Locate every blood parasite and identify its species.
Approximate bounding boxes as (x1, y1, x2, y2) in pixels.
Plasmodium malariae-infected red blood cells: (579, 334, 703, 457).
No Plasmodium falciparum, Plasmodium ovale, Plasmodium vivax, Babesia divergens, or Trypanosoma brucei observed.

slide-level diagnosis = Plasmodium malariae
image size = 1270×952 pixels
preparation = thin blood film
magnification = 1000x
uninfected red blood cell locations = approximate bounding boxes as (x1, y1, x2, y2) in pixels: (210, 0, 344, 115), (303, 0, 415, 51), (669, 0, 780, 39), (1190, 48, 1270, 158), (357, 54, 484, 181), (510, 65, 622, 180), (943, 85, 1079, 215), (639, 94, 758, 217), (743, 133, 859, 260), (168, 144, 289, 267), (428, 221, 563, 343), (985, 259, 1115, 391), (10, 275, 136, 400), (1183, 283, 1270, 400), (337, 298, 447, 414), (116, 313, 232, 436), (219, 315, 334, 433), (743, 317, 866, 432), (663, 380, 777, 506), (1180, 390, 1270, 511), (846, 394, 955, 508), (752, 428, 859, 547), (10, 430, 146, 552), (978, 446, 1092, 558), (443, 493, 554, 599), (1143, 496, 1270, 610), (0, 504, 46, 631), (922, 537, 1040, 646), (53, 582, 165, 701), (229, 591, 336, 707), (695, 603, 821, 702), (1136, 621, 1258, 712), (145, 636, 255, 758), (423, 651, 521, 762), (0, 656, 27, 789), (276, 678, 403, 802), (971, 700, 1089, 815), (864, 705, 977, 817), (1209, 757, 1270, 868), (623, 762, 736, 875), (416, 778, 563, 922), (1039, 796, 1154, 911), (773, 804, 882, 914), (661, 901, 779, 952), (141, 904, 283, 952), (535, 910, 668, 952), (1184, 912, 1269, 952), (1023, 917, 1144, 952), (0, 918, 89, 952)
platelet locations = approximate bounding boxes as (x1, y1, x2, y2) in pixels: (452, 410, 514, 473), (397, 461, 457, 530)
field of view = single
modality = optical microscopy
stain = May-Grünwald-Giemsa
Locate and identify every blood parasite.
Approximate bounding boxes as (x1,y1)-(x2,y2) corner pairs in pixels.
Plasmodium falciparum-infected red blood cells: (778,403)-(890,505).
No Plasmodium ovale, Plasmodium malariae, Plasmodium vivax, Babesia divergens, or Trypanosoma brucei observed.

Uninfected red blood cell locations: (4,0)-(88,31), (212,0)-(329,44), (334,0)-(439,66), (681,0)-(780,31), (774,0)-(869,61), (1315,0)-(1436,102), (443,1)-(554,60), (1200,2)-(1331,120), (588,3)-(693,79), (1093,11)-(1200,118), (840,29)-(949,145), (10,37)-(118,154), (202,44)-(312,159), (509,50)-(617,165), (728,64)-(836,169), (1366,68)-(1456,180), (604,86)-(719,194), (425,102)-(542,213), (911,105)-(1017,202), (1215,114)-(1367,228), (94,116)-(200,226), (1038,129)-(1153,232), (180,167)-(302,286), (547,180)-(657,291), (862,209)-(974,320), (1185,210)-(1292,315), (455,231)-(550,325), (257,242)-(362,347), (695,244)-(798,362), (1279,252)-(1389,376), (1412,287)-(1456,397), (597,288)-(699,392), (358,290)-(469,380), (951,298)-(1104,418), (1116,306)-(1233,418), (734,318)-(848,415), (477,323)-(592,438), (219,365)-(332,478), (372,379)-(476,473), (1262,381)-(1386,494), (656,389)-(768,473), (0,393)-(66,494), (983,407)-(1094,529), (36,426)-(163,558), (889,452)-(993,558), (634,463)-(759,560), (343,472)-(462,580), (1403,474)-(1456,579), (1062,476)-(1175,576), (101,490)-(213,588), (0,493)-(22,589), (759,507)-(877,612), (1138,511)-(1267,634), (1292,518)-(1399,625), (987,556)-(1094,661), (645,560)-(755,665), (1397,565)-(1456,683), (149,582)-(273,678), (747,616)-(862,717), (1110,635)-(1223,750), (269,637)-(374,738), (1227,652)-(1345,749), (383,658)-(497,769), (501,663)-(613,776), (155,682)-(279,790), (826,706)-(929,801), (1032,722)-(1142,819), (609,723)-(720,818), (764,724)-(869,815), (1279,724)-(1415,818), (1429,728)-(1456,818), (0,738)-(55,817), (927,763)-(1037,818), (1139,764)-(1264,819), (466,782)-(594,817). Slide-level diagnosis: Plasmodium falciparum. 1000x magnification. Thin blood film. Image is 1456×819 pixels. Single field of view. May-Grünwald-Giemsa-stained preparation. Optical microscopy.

◆ Activity
Your answer should be the lines above, from the line containing "preparation = thin blood film" up to and including the line containing "magnification = 1000x", reproduced exactly and with nothing else.

◆ Solution
preparation = thin blood film
magnification = 1000x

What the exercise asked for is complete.